▶ _SELECTED TEXT_
%%

Eyenimi Ndiomu studied the MSc Public Health in Developing Countries in 2015/16. He has been shortlisted for the prestigious International Student Innovation Award, which celebrates London’s most talented and innovative international students. In this blog, Eyenimi writes about Ubenwa, a cry-based diagnostic app for birth asphyxia.
I am a medical doctor from Nigeria and have practised clinical medicine in Nigeria for about 5 years post-graduation. I have also been involved in strengthening primary health care in rural communities. I studied the MSc Public Health in Developing Countries at the London School of Hygiene & Tropical Medicine.
London and Partners’ new International Student Innovation Award and showcase identifies and rewards remarkable ideas and contributions to medicine & science; technology; fashion; and art & design. The award publicly acknowledges talents from international students that graduate from London Universities each year. The award also shows how London Universities support their entrepreneurial students to develop their ideas which have social and/or commercial potential.
Our innovation – Ubenwa – addresses the need for a means of early diagnosis of birth asphyxia. Birth asphyxia causes the death of over 1 million newborns annually, making it one of the top 3 causes of neonatal mortality in the world. Early detection, which greatly increases survival rate, is simply not possible in many developing country settings due to shortage of skilled personnel, the high cost of medical equipment, and other logistics (such as non-existent power supply).
Ubenwa is a cry-based diagnostic mobile app for birth asphyxia. It harnesses the audio processing and computational capabilities of today’s mobile devices to analyse newborns’ cries and provide an accurate prediction of whether or not there is a risk of asphyxia. Using Ubenwa, health care workers and parents can quickly detect asphyxia in their babies, and promptly refer them for potentially life-saving treatment.
At the core of Ubenwa, is a machine learning-based algorithm that receives as input a baby’s cry signal, correlates it with known samples of normal and asphyxiating newborns, and outputs a classification for the current baby. The algorithm is integrated into a mobile application. It has been tested on pre-recorded cries of both normal and asphyxiating babies to give a sensitivity of over 95% and specificity of 88%.
Our next step is to conduct controlled clinical testing of Ubenwa on live babies over a period of time. On one hand, our goal is to evaluate the performance of Ubenwa in a real clinical setting and to feedback learned lessons into our design and deployment strategy. A second goal is to generate necessary data to begin to seek regulatory approval for distribution. Thus, before the competition began, my team and I already designed the entire protocol for the clinical testing and applied for ethical approval. The approval has now been issued by the ethics committee. If we receive funds from this competition, it will go into executing this clinical testing.
Personally, I intend to continue practising clinical medicine, carrying out research and learning. My hope is to keep drawing from my experiences to form collaborations that could help address some of the biggest health challenges facing the world today.

%%

▶ _BRIEF_
Reproduce the Ubenwa blog post word for word from "Eyenimi Ndiomu studied" to "diagnostic app for birth asphyxia.".

▶ _DATASET RECORDS_
%%

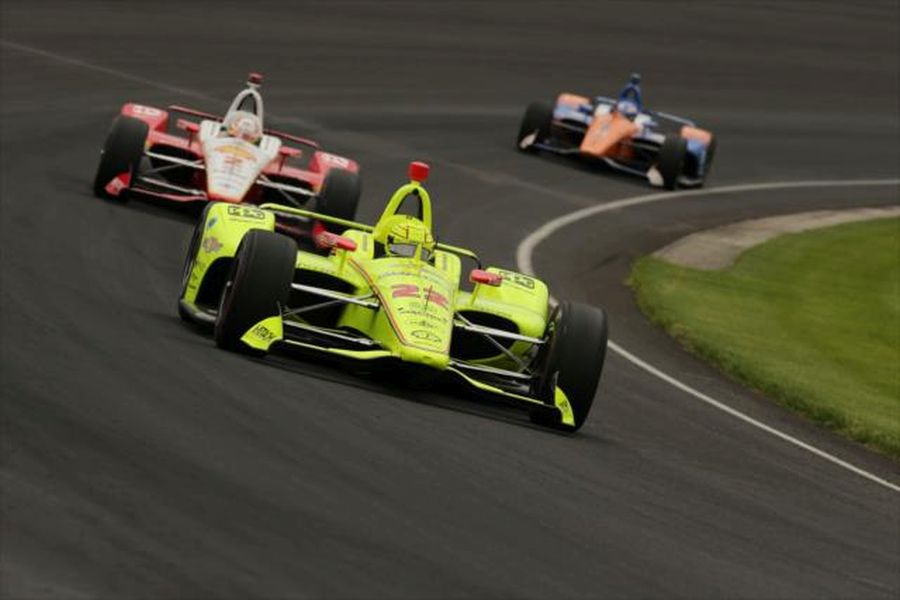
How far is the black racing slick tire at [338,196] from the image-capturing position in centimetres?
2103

%%
%%

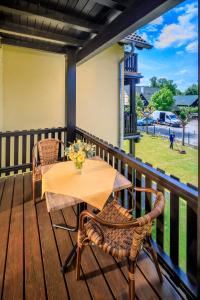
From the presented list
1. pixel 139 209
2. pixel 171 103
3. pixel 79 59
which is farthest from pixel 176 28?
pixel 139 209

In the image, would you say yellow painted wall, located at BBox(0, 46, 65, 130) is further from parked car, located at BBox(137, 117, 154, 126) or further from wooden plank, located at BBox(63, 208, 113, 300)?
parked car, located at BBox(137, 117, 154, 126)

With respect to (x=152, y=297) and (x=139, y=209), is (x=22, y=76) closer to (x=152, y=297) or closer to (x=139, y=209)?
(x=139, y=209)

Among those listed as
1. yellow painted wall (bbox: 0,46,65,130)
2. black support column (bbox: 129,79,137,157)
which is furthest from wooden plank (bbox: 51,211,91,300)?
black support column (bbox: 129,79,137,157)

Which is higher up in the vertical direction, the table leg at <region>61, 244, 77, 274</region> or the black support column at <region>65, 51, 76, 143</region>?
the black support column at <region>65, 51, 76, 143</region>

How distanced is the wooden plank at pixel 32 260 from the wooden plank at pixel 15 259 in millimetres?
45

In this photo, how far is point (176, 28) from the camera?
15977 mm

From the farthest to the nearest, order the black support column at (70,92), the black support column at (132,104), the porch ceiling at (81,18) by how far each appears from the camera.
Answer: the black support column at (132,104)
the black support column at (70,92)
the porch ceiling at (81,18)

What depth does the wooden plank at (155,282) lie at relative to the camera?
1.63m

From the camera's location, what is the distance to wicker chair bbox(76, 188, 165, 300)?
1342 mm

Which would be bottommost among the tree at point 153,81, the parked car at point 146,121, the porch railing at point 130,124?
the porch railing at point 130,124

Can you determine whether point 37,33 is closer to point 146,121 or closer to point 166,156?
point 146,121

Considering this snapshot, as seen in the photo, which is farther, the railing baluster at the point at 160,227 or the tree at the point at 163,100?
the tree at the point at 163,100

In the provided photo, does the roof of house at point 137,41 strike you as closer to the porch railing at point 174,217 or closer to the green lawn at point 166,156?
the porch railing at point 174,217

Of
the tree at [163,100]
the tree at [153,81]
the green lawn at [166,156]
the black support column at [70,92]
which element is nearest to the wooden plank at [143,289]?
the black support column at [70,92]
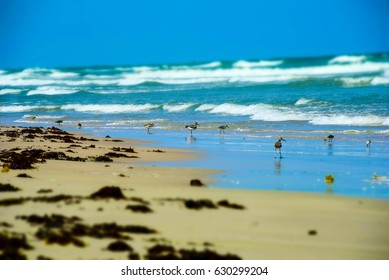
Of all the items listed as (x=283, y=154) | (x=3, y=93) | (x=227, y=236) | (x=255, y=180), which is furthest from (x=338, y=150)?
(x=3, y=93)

%%
%%

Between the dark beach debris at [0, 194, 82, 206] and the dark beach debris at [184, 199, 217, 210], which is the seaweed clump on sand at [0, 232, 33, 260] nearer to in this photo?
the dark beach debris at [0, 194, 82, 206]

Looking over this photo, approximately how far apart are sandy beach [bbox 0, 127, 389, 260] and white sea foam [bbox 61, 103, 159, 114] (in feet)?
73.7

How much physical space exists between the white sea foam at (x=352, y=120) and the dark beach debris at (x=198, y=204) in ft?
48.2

%%

▶ _FINISHED TASK_
Eyenimi Ndiomu studied the MSc Public Health in Developing Countries in 2015/16. He has been shortlisted for the prestigious International Student Innovation Award, which celebrates London’s most talented and innovative international students. In this blog, Eyenimi writes about Ubenwa, a cry-based diagnostic app for birth asphyxia.